Joel Kotkin @ Forbes:
With their enthusiastic backing of President Obama and the Democratic Party on Election Day, the bluest parts of America may have embraced a program utterly at odds with their economic self-interest. The almost uniform support of blue states’ congressional representatives for the administration’s campaign for tax “fairness” represents a kind of bizarre economic suicide pact.
Any move to raise taxes on the rich — defined as households making over $250,000 annually — strikes directly at the economies of these states, which depend heavily on the earnings of high-income professionals, entrepreneurs and technical workers. In fact, when you examine which states, and metropolitan areas, have the highest concentrations of such people, it turns out they are overwhelmingly located in the bluest states and regions.
Ironically the new taxes will have relatively little effect on the detested Romney uber-class, who derive most of their income from capital gains, taxed at a much lower rate. They also have access to all manner of offshore dodges. Nor will it have much impact on Silicon Valley millionaires and billionaires, or the Hollywood moguls and urban land speculators who constitute the Democratic Party’s “good rich,” and enjoy many of the same privileges as their wealthy conservative counterparts.

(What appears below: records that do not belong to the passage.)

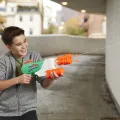 Hasbro Nerf - Super Soaker Hydro Frenzy F3891 Hasbro Nerf - Super Soaker Hydro Frenzy F3891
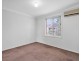 13/7-9 Bringelly Road, Kingswood NSW 2747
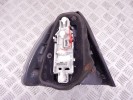 Фонарь задний правый BMW 3-series (E46) 63 21 6 920 242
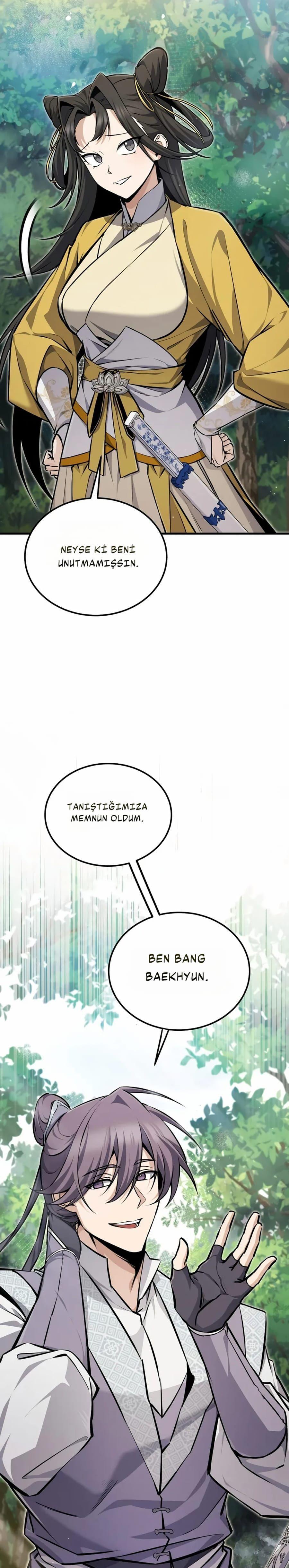 45-cmnq2268807i4ucwa0pciz3a1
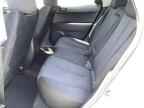2008 MAZDA CX-7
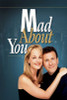 Mad About You Movie Poster Print (27 x 40) - Item # MOVAJ0427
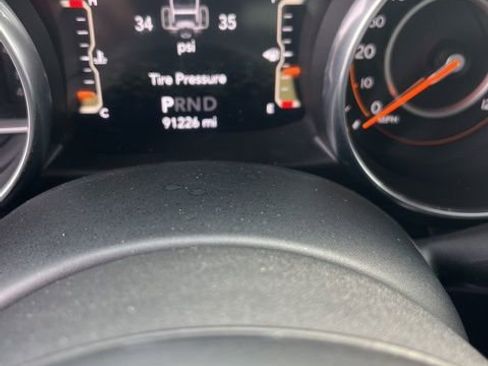 Used 2018 Jeep Wrangler Unlimited Sport S image 13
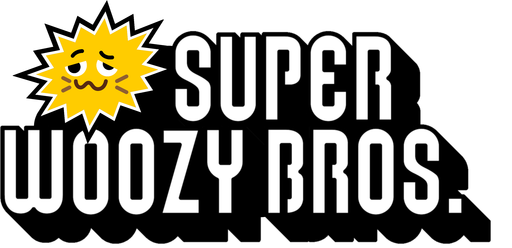 :super_woozy_bros:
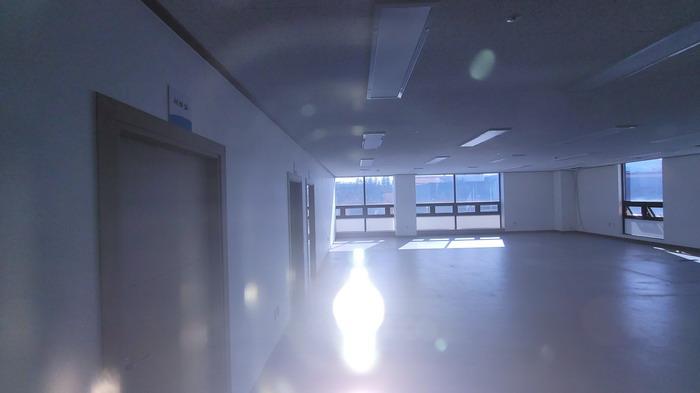 2025타경21124 사진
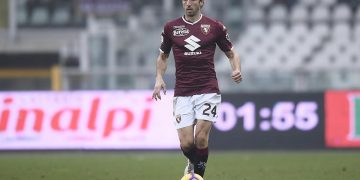 Real Virtus Grottaglie, anche Emiliano Moretti e un aneddoto su Mihajlović nella prima video formazione del Torino Fc Academy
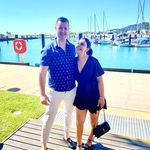 Dan Dutton - @dannn89 - Instagram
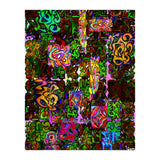 Graffiti Digital 2022 412 (Print Only) thumbnail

The people whose wallets will be drained in the new war on “the rich” are high-earning, but hardly plutocratic professionals like engineers, doctors, lawyers, small business owners and the like. Once seen as the bastion of the middle class, and exemplars of upward mobility, these people are emerging as the modern day “kulaks,” the affluent peasants ruthlessly targeted by Stalin in the early 1930s.
The ironic geography of the Democratic drive can be seen most clearly by examining the distribution of the classes now targeted by the coming purge. Thetop 10 states with the largest percentage of “rich” households under the Obama formula include true blue bastions Washington, D.C., which has the highest concentration of big earners, Connecticut, New Jersey, Maryland, Massachusetts, New York, California and Hawaii. The only historic “swing state” in the top six is Virginia, due largely to the presence of the affluent suburbs of the capital. These same states, according to the Tax Foundation, would benefit the most from an extension of the much-lambasted Bush tax cuts.
The pattern of distribution of “the rich” is even more marked when we focus on metropolitan areas. Big metro areas supported Obama, particularly their core cities, by margins as high as four to one. Besides New York, the metro areas with the highest percentage of high-earning households include such lockstep blue cities asSan Francisco, Washington, San Jose, Atlanta and Los Angeles.
The income tax hit may not be the only pain inflicted on these areas in the President’s drive for greater “fairness.” Moves to curb mortgage interest deductions for affluent households also would fall predominately on these same areas. The states with the highest listing prices — and the biggest mortgages on average – are the president’s home state of Hawaii, followed by the District of Columbia, New York, California and Connecticut. According to the Census Bureau and the Federal Housing Agency, median home values inCalifornia are 200% higher than the national median, and in New York they’re 150% higher; in contrast, red Texas’ prices are below the median.